Amin Maalouf est né à Beyrouth en 1949. Il vit à Paris depuis 1976. Après des études d’économie et de sociologie, il entre dans le journalisme. Grand reporter pendant douze ans, il a effectué des missions dans plus de soixante pays. Ancien rédacteur en chef de Jeune Afrique, il consacre aujourd’hui l’essentiel de son temps à l’écriture de ses livres. Léon l’Africain, Samarcande, Le Rocher de Tanios, Le Périple de Baldassare, Les Echelles du Levant, Les Jardins de lumière.

Les identités meurtrières a été publié en 1998. Arabe et chrétien, il s’interroge sur ce qu’est l’identité. Son livre est un long cheminement pour essayer d’expliquer en quoi les identités peuvent devenir meurtrières.

Il part d’un constat. L’identité de chaque personne est constituée d’une foule d’éléments : appartenance religieuse, une nationalité, parfois deux, un groupe ethnique ou linguistique, une famille, une profession, un milieu social. L’identité se construit et se transforme tout au long de l’existence. Pour l’auteur, chacun devrait pouvoir assumer toutes ses identités. Lorsqu’une identité devient prioritaire, elle pèse lourd et peut entraîner des dérives, voire devenir « meurtrières ». Ainsi, par exemple, la religion, la langue, l’ethnie, l’appartenance à une communauté.

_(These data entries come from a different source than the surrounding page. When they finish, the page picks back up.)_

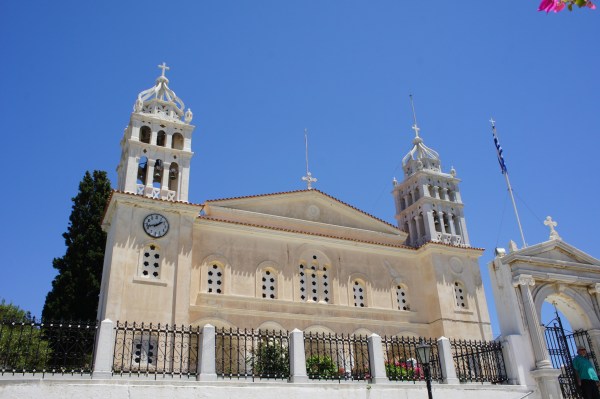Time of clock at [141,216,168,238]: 1:42
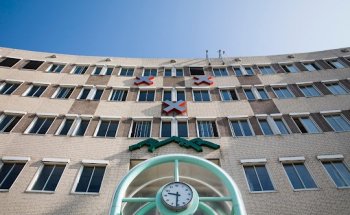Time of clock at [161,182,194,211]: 9:31
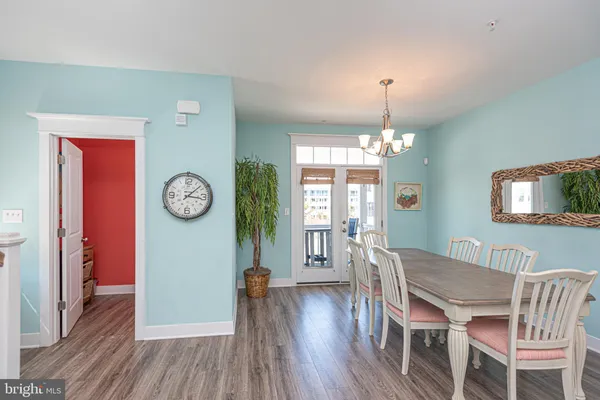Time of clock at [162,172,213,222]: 3:07
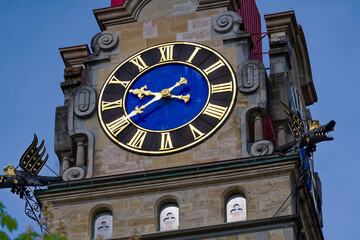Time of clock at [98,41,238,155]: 9:40
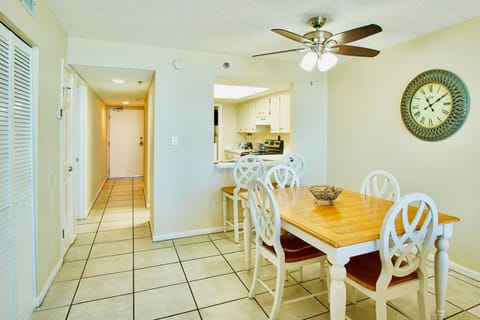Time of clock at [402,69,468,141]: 11:09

L’auteur établit un parallèle entre le christianisme et l’islam. Le christianisme a engendré bien des violences : tortures, procès iniques, inquisition mais est arrivé à vivre en harmonie avec la laïcité, les droits de l’homme, la démocratie. Au contraire, du temps où les Arabes triomphaient (Moyen Age) ils interprétaient leur foi dans un esprit de tolérance et d’ouverture mais l’islam a dérivé vers des comportements intolérants et totalitaires.

L’auteur analyse aussi comment en quelques siècles, la civilisation occidentale est devenue, pour le monde entier, une civilisation de référence, fait unique dans l’histoire.

Je n’ai pas été convaincue par les arguments, peu clairs, de l’auteur sur ce qu’il appelle « l’humiliation des Arabes ». J’ai eu l’impression qu’il s’appuyait sur son expérience, peut-être des blessures toujours ouvertes.

Dans une troisième partie, il prêche pour la tolérance, l’acceptation de l’autre, de ses différences, un humanisme ouvert, qui refuse à la fois, l’uniformisation planétaire et le repli sur la « tribu ».

Amin Maalouf cite souvent la Belgique, qu’il compare même au…Liban. « Le sentiment d’appartenance à la communauté nationale se rétrécit, jusqu’à disparaître ».

Je voudrais signaler que pour le livre d’Elie Barnavi Les religions meurtrières le titre a été choisi par l’éditeur et ne correspond pas au contenu.